Das letzte Drittel des Rennens ist die Zeit, tief zu graben, hart zu drücken und danach zu streben, an anderen vorbei zu kommen. Dies ist möglicherweise der befriedigendste oder erdrückendste und schmerzvollste Teil des Rennsports. 

Drücken Sie hart – aber nicht zu viel, zu frü.. Im 2016 UTMB fiel Tollefson fast in diese Falle, als er gegen Ende des Rennens gegen einen Konkurrenten antrat.

 

“Ich fing an, mit einem Typen zu kämpfen, den ich gerade passiert hatte, und er gab nucht auf, und mir wurde klar, dass ich, wenn ich jetzt mit ihm streite, es nicht bis ins Ziel schaffen werde.  “Zu diesem Zeitpunkt habe ich ihn bewusst gehen lassen” – und schliesslich brachte er ihn zurück und überholte ihn vor dem Ziel.

 

3. Gib nicht auf.

Gegen Ende können Ihre Energie und Ihre Stimmung absacken, wenn Sie merken, dass Sie zu weit hinten sind, um einen Konkurrenten zu fangen. Sie verlieren das Interesse, Ihr Bestes zu geben; Stattdessen willst du einfach nur fertig sein, und dein Lauf gerät in eine Sackgasse.

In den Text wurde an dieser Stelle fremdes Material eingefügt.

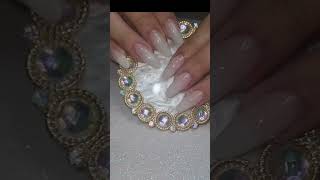 Acrílico na Tips nails manicuresdesucesso unhas manicuredesucesso manicuresdeluxo naildesigner [upl. by Ahsiekin556]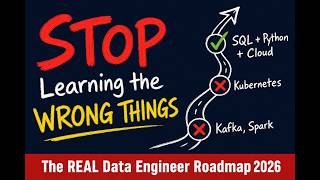 Data Engineer Roadmap 2026 What to Learn, What to Skip, and How to Get Hired
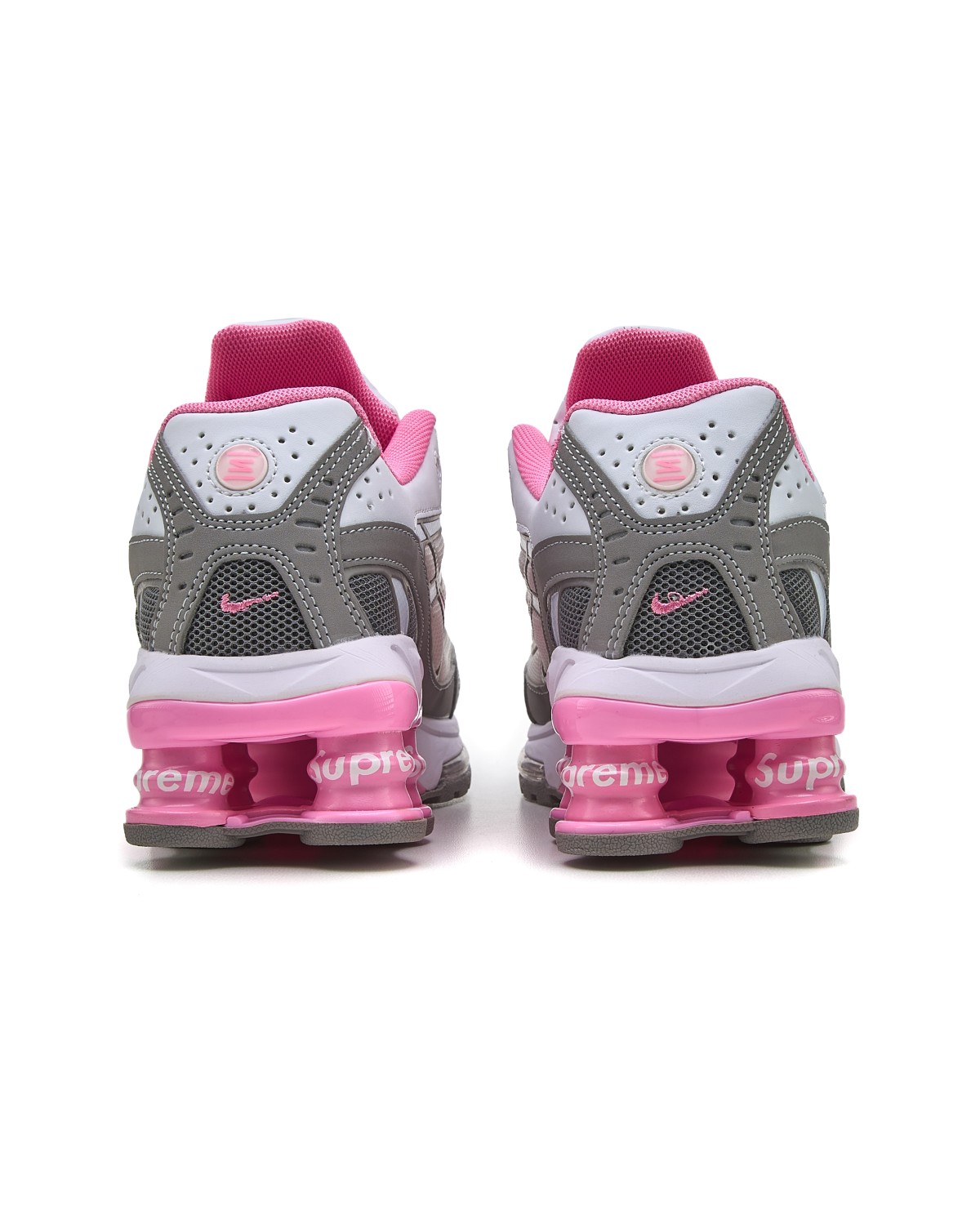 Nike x Supreme Shox Ride 2 White Pink Nike x Supreme Shox Ride 2 White Pink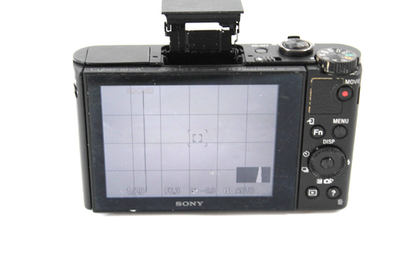 Sony Cyber-shot DSC-HX90V 18.2MP Digital Camera - Black for sale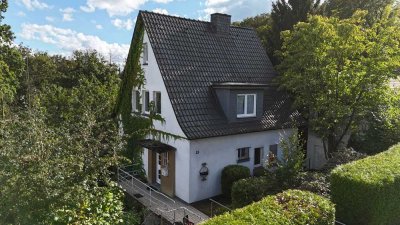 Charmantes Einfamilienhaus in Witten - Bommern - "Knusperhäuschen"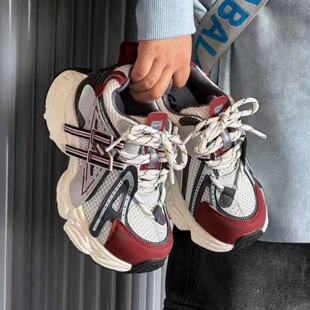 2026春夏季新款透气轻盈老爹鞋男女童防滑百搭轻便运动休闲跑步鞋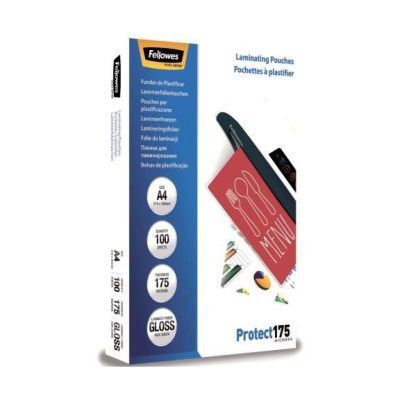 Laminierfolie Protect - A4, glänzend, 175 mym, 100 Stück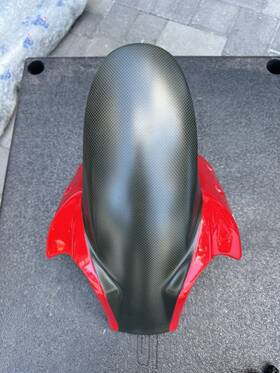 56416602aa Ducati Multistrada 1260 Front Fender Carbon Fiber P#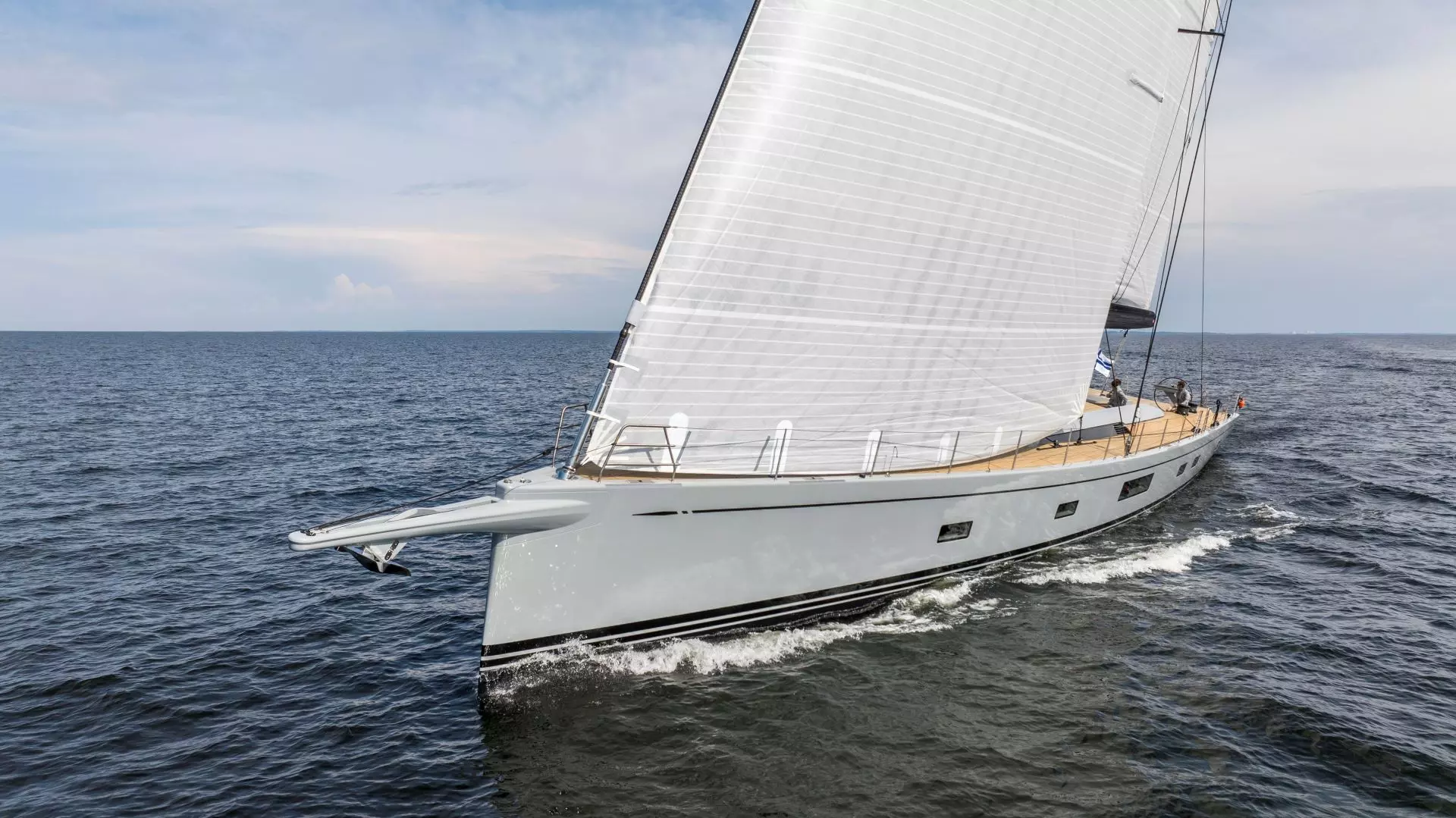 The New Swan 108 Hits the Finnish Waters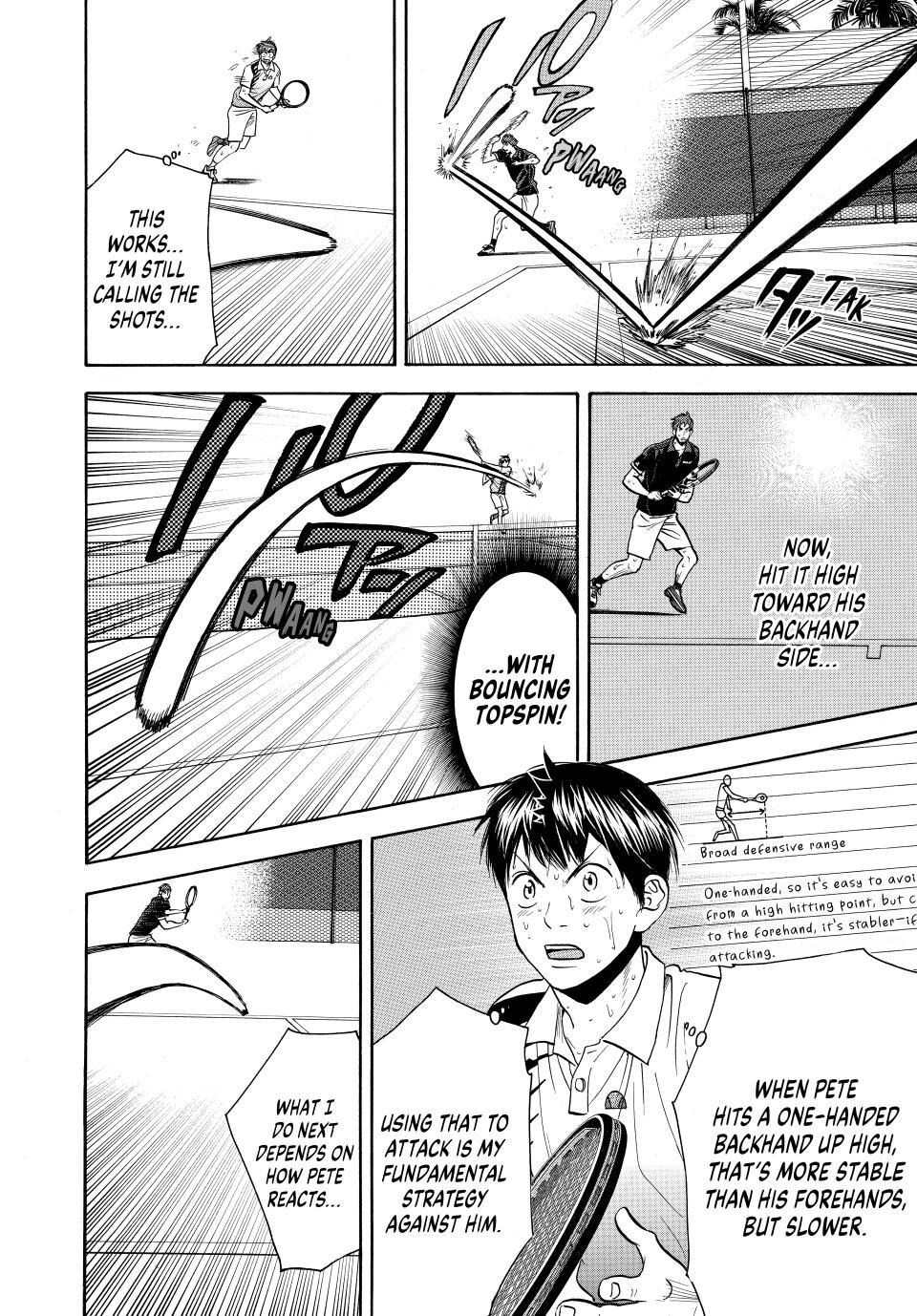 Read Baby Steps Manga Online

Machen Sie in diesem Moment einen Pakt mit sich selbst, um stark zu bleiben und um die bestmögliche Zeit zu laufen, unabhängig davon, wo Sie sich im Vergleich zu anderen Mitbewerbern befinden. Sie können sich überraschen und weiter vorne auf dem Feld als erwartet beenden.

“Dränge weiter bis zum Ziel, egal wie schlecht du denkst, dass es geht, denn es ist noch nicht vorbei,” sagt Sarah und erinnert sich, wie sie 2013 den Bighorn 100-Mile Trail Run gewann, nachdem sie angenommen hatte, dass sie das Rennen beenden würde dritte oder vierte. “Alle anderen Frauen vor mir sind gefallen, und ich lag in Führung. Gib nie auf!”